Food intolerances. Metabolic Food Disorders. Anaphylactoid Reactions. Idiosyncratic Illnesses
As noted earlier, food intolerances involve nonimmunological mechanisms. Food intolerances can be divided into three categories: metabolic disorders, anaphylactoid reactions, and idiosyncratic illnesses. Like the food allergies, food intolerances are individualistic adverse reactions to foods; most consumers tolerate the offending foods, or ingredients, very well. In contrast to food allergies, individuals suffering from food intolerances can usually tolerate small amounts of the offending food in their diet.
A. Metabolic Food Disorders. Metabolic food disorders result from inherited defects in the ability to metabolize some component of food. Lactose intolerance is the most common example.

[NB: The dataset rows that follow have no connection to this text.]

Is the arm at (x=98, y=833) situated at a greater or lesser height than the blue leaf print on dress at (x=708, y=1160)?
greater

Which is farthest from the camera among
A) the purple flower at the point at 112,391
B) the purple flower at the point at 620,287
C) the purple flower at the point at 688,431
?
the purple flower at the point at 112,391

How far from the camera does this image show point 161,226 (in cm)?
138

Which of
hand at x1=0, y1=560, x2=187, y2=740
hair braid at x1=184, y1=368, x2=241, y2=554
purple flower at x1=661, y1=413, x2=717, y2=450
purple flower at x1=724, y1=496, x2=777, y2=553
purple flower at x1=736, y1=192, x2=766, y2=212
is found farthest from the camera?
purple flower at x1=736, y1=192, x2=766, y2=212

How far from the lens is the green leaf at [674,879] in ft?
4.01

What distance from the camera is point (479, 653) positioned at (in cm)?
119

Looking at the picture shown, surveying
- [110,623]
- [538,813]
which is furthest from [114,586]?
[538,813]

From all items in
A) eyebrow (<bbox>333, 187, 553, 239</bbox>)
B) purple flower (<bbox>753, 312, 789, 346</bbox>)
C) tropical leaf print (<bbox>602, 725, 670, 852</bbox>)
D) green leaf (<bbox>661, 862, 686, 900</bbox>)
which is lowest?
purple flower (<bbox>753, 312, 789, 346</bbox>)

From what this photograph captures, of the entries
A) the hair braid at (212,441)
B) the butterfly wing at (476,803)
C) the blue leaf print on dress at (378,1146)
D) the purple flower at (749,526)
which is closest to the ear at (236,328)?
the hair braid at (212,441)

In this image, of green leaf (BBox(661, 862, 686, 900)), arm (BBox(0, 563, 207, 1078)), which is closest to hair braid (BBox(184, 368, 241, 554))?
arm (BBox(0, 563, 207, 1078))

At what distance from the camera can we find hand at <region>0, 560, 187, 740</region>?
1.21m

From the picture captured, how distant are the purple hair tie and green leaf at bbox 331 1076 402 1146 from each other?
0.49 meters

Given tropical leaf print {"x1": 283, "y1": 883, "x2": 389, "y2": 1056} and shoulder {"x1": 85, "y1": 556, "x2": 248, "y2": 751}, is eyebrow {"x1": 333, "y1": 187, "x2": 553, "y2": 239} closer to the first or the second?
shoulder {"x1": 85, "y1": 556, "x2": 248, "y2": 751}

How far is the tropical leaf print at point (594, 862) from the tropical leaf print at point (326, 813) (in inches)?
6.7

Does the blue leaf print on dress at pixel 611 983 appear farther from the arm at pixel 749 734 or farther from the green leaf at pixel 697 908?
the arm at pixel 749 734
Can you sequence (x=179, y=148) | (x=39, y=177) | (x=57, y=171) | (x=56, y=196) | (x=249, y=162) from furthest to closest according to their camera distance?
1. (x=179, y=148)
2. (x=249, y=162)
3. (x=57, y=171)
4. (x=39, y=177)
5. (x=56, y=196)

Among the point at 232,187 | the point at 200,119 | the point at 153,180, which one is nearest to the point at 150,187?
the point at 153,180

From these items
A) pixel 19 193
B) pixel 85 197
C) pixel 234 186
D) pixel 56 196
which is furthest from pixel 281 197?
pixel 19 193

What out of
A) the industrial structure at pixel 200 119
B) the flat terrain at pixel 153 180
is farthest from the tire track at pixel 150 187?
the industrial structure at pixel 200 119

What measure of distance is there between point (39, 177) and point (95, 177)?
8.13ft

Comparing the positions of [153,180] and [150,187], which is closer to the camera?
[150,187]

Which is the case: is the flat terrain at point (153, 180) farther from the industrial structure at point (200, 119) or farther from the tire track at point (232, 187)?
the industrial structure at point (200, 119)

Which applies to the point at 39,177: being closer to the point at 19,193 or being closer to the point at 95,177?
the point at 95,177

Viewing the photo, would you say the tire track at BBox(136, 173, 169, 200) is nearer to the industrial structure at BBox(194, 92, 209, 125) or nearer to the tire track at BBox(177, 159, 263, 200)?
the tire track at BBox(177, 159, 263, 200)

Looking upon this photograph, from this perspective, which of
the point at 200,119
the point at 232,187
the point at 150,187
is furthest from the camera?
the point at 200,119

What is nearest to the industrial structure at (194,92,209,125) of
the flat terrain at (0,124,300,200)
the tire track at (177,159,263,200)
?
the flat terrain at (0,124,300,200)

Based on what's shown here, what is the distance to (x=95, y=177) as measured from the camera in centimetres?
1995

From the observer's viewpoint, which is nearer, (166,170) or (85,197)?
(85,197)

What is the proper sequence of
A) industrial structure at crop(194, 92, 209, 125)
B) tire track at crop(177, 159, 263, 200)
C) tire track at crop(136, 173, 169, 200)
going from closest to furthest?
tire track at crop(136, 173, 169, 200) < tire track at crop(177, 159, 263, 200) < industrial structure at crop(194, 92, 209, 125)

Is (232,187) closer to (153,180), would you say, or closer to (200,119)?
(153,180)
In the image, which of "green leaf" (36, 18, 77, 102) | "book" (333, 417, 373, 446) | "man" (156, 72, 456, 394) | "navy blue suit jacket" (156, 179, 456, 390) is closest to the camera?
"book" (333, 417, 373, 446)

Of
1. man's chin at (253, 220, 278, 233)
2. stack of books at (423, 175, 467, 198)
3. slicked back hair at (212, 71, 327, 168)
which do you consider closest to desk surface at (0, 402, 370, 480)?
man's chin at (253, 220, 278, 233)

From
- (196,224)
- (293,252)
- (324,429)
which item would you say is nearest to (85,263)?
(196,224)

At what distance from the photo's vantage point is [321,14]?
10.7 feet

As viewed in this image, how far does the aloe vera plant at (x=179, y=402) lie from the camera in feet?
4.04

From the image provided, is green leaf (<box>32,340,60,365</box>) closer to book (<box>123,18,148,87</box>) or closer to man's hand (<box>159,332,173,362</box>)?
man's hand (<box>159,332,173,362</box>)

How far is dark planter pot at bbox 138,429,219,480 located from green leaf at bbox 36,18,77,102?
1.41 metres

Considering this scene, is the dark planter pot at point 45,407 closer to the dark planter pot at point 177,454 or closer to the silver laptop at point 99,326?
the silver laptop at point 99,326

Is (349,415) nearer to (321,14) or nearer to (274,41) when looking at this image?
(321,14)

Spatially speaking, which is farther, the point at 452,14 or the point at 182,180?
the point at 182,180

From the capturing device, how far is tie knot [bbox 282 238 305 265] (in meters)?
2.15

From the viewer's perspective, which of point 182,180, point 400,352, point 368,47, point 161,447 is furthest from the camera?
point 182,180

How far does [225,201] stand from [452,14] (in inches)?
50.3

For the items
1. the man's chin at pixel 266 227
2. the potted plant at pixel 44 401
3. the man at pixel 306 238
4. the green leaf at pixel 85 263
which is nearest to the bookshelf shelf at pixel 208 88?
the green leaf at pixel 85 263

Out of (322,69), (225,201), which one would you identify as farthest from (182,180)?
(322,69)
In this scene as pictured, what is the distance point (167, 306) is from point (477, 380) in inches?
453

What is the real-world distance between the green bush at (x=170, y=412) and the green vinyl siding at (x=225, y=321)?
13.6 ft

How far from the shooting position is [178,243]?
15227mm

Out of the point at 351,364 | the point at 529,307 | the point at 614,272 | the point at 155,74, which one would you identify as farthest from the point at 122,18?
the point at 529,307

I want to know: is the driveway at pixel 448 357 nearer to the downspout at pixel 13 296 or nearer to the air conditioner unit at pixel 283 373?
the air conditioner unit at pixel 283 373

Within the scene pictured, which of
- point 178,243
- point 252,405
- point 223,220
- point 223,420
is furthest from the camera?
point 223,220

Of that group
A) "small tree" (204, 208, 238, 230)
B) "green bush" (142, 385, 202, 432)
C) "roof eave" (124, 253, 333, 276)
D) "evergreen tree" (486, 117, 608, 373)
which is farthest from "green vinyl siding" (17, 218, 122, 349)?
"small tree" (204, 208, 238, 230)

I. Lactose Intolerance. Lactose intolerance results from a deficiency of the enzyme lactase or B-galactosidase in the intestinal mucosa. As a result, lactose, the principal sugar in milk, cannot be properly digested into its constituent monosaccharides, galactose and glucose. Normally, lactose is hydrolyzed to galactose and glucose, which are absorbed through the intestinal mucosa into the blood and used as sources of energy. The disaccharide lactose cannot be absorbed without hydrolysis to galactose and glucose. In individuals lacking B-galactosidase, undigested lactose passes from the small intestine into the large intestine. The large intestine is teeming with bacteria that metabolize the lactose to carbon dioxide and water. The result is abdominal cramping, flatulence, and frothy diarrhea, the primary symptoms of lactose intolerance.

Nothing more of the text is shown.